Cassazione penale, Sez. 6^, sentenza n. 38151/2024, udienza dell’1° ottobre 2024, ha chiarito che spetta al tribunale, in sede di riesame, verificare la possibilità che il reato per cui si procede, unito in continuazione ad altri già giudicati, sia punito con pena inferiore a tre anni.
Vicenda giudiziaria
Il tribunale del riesame ha confermato l’ordinanza del GIP che ha disposto nei confronti di AM la misura coercitiva della custodia cautelare in carcere in relazione al delitto di cui agli artt. 110, 81 cod. pen., 73 d.P.R. 9 ottobre 1990, n. 309.
Ricorso per cassazione
Unitamente ad altri motivi, il difensore censura la violazione degli artt. 273, 274 e 275 cod. proc. pen. e il vizio di motivazione in ordine alla proporzionalità della misura cautelare applicata e alla concretezza e attualità delle esigenze cautelari, anche in considerazione del tempus commissi delicti.
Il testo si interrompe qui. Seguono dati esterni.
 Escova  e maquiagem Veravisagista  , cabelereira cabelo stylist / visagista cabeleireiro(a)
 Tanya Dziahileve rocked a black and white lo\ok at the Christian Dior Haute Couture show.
Il difensore rileva, in particolare, che l’applicazione della continuazione tra il delitto per il quale AM è stato arrestato in flagranza e condannato e quello per cui si procede in questa sede comporterebbe l’irrogazione di una pena inferiore ai limiti di cui all’art. 275 cod. proc. pen. Il Tribunale del riesame, tuttavia, avrebbe illegittimamente rimesso questa valutazione al giudice del merito.
Decisione della Corte di cassazione
Il motivo è fondato.
Il Tribunale ha escluso di poter formulare una prognosi di applicabilità della continuazione tra il delitto per il quale AM è stato condannato e quelli per i quali si procede in questa sede, con riferimento al mancato superamento della pena di tre anni ai sensi dell’art. 275, comma 2-bis, cod. proc. pen., in quanto questa prognosi è rimessa al giudice del merito ed è estranea alla cognizione del Tribunale del riesame.
Questo argomento è, tuttavia, giuridicamente errato in diritto.
Difatti, in tema di misure cautelari, ai fini del computo della pena concretamente irrogabile, previsto dall’art. 275, comma 2-bis, cod. proc. pen., è necessario considerare gli aumenti di pena conseguenti al cumulo materiale o giuridico e relativi a tutti i reati cui si riferisce la misura, mentre la disposizione dell’art. 278, cod. proc. pen., secondo cui non si tiene conto della continuazione per la determinazione dei limiti di pena entro i quali è consentita l’applicazione della misura cautelare, si riferisce alla determinazione dei limiti edittali previsti in astratto per l’applicazione delle misure cautelari (si veda Sez. 6, n. 9438 del 29/01/2019, Rv. 275289-01, fattispecie in cui la Corte ha rigettato il ricorso proposto avverso la misura cautelare in carcere disposta in relazione a plurimi reati di evasione, sul presupposto che per effetto della continuazione e della conseguente possibilità di aumentare la pena base fino al triplo, il giudice di merito aveva correttamente ritenuto irrogabile, all’esito del giudizio, una pena superiore a tre anni di reclusione).
Nel caso di specie la prognosi di applicabilità del regime della continuazione tra i reati per i quali si procede e quello, già giudicato, per il quale è intervenuto l’arresto, non è stata operata dal Tribunale ed è astrattamente favorevole al ricorrente, in quanto gli episodi di cui si controverte sono stati commessi in un ristretto lasso di tempo e per l’ultimo episodio il ricorrente è stato condannato alla pena di un anno e dieci mesi di reclusione.
Questa prognosi deve, dunque, essere operata dal Tribunale del riesame in conformità al disposto dell’art. 275 comma 2-bis, cod. proc. pen.
Annulla pertanto l’ordinanza impugnata e rinvia per nuovo giudizio al Tribunale competente.